Brunneocarpos

Scientific classification
- Kingdom: Fungi
- Division: Ascomycota
- Class: Eurotiomycetes
- Order: Mycocaliciales
- Family: Mycocaliciaceae
- Genus: Brunneocarpos A.Giraldo & Crous (2016)
- Species: B. banksiae
- Binomial name: Brunneocarpos banksiae A.Giraldo & Crous (2016)

= Brunneocarpos =

- Authority: A.Giraldo & Crous (2016)
- Parent authority: A.Giraldo & Crous (2016)

Species of lichen

Brunneocarpos is a fungal genus in the family Mycocaliciaceae. It is a monotypic genus, containing the single species Brunneocarpos banksiae. The fungus grows on the cones of Banksia plants in Australia.

==Taxonomy==
Both the genus and the species were described as new to science in 2016 by Alejandra Giraldo and Pedro Willem Crous. The generic name combines the Latin brunneus ("brown") with the Ancient Greek carpos ("fruit"), while the specific epithet refers to the host genus Banksia. The type specimen was collected on a cone of Banksia attenuata in Western Australia.
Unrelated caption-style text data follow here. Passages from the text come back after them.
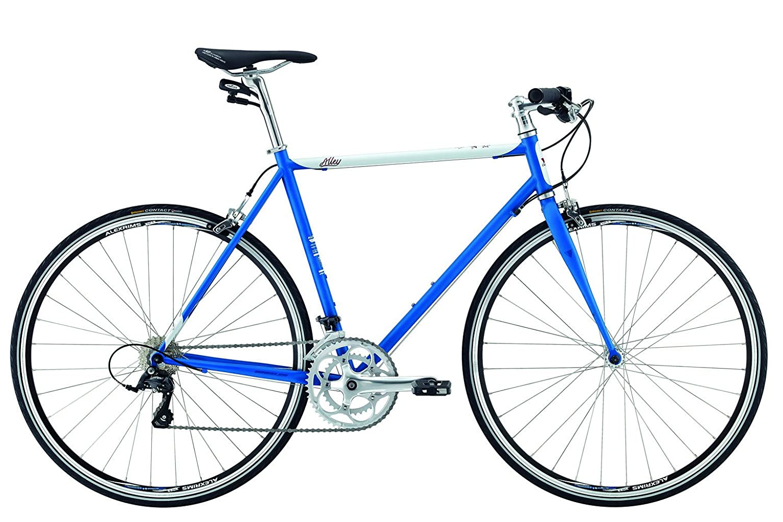 Bike Original Interlock Tija de Sillin de Bicicleta con Cable de Seguridad Antirrobo Incorporado 300mm de Largo Disponible en Color Plata (Negro, 27.2mm), ...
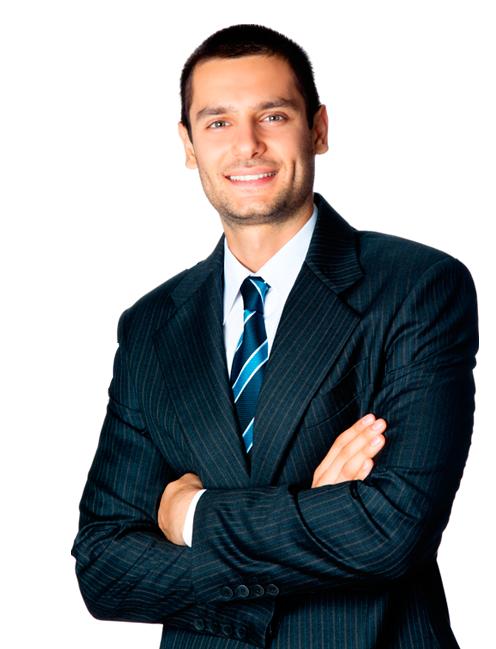 hombre-logo-atras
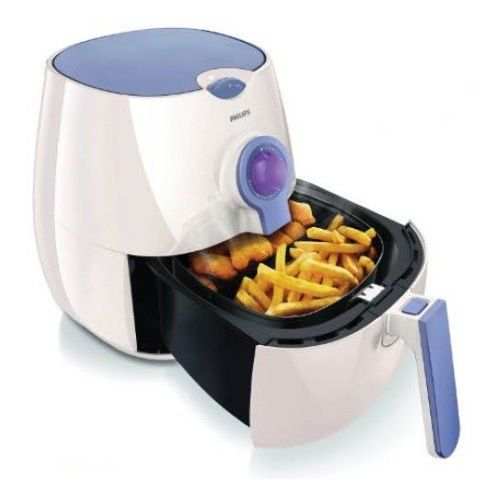 PHILIPS HD9220 Airfryer Low Fat Dishwasher Oilless Air Fryer ~white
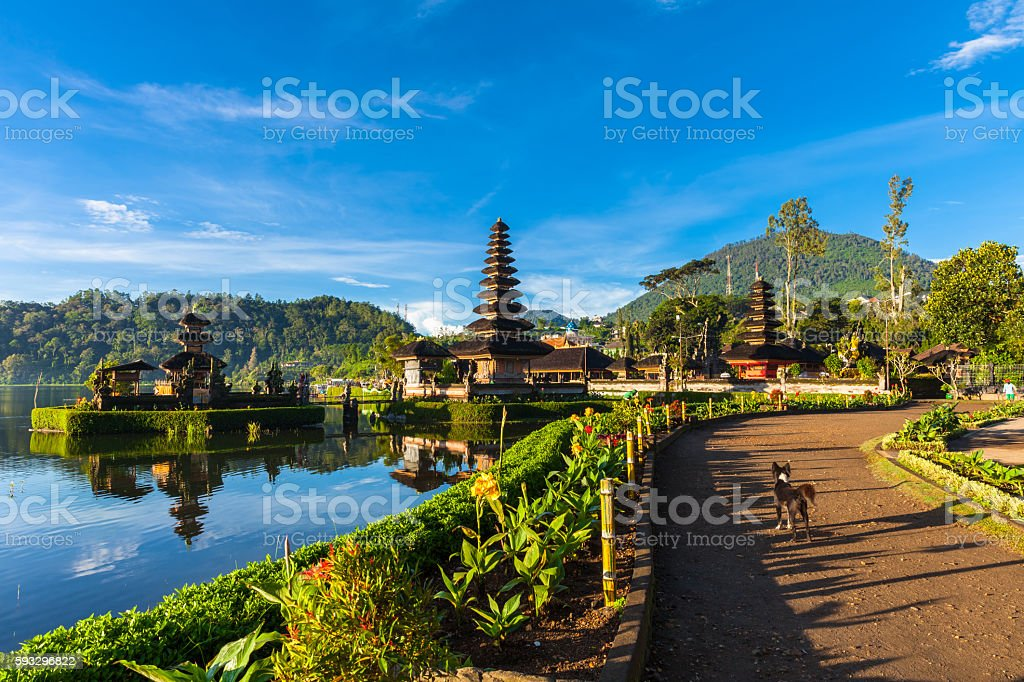 Pura Ulun Danu Bratan at sunrise, Bali stock photo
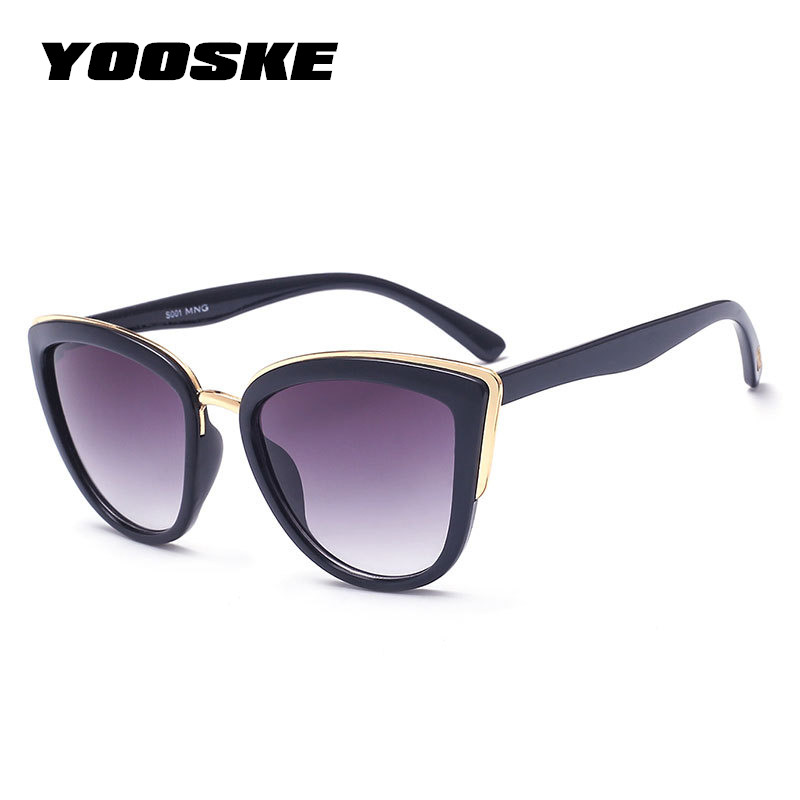 YOOSKE Cateye Sunglasses Women Luxury Brand Designer Vintage Gradient Glasses Retro Cat eye Sun glasses Female Eyewear UV400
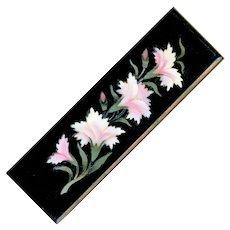 Brooch--Mid-19th C. Pietra Dura Pink Carnations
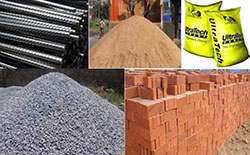 Building Material - Chemical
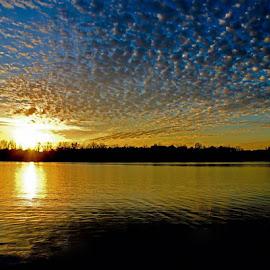 Sun set by Joe Shelton - Landscapes Cloud Formations (  )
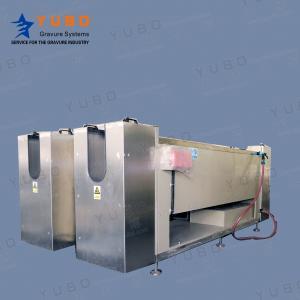 Buy cheap Baño de lavado del limpiador del cilindro product
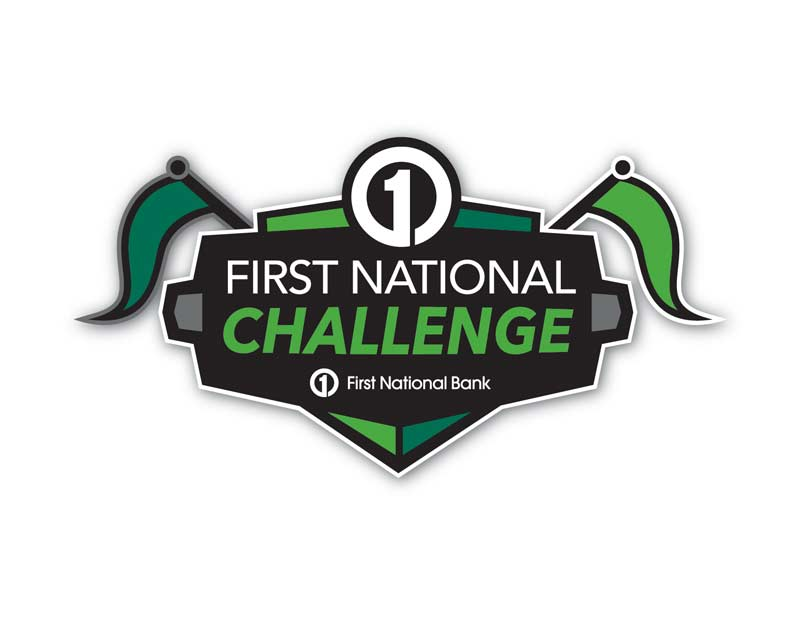 First National Challenge Logo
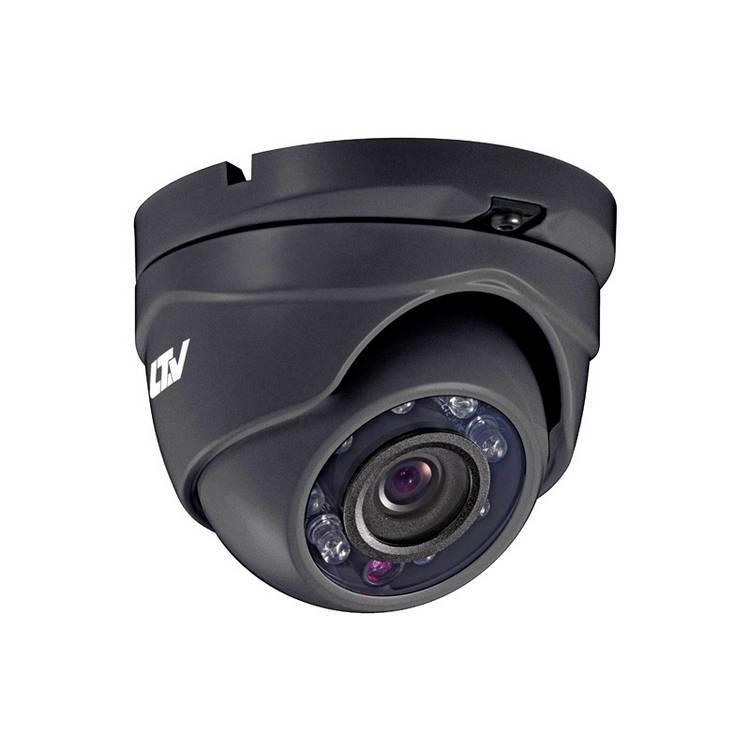 HD-TVI видеокамера антивандальная LTV-TCDM2-9000L-F3.6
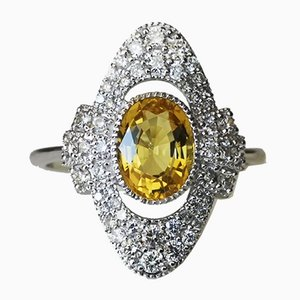 Gold Ring of 750 18k in Art Deco Style with Yellow Beryl and Diamonds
Molecular phylogenetic analysis showed the fungus to be placed in the family Mycocaliciaceae, whose species have a similar morphology.

==Description==
Brunneocarpos banksiae produces tiny, stiped fruitbodies that grow among the floral bracts on Banksia cones. They have a dark brown, roughly spherical capitulum (a spore-bearing "head" atop the stipe) measuring 150–285 by 125–206 μm. A layer of hyaline (translucent) mycelium covers the capitulum in older specimens. Its asci are eight-spored, cylindrical, and measure 30–34 by 4–5 μm. They produce brown ascospores with walls that are smooth and thick, with dimensions of 4.5–7 by 2–3.5 μm. When grown in culture, the fungus produces a chlamydospore-like asexual morph.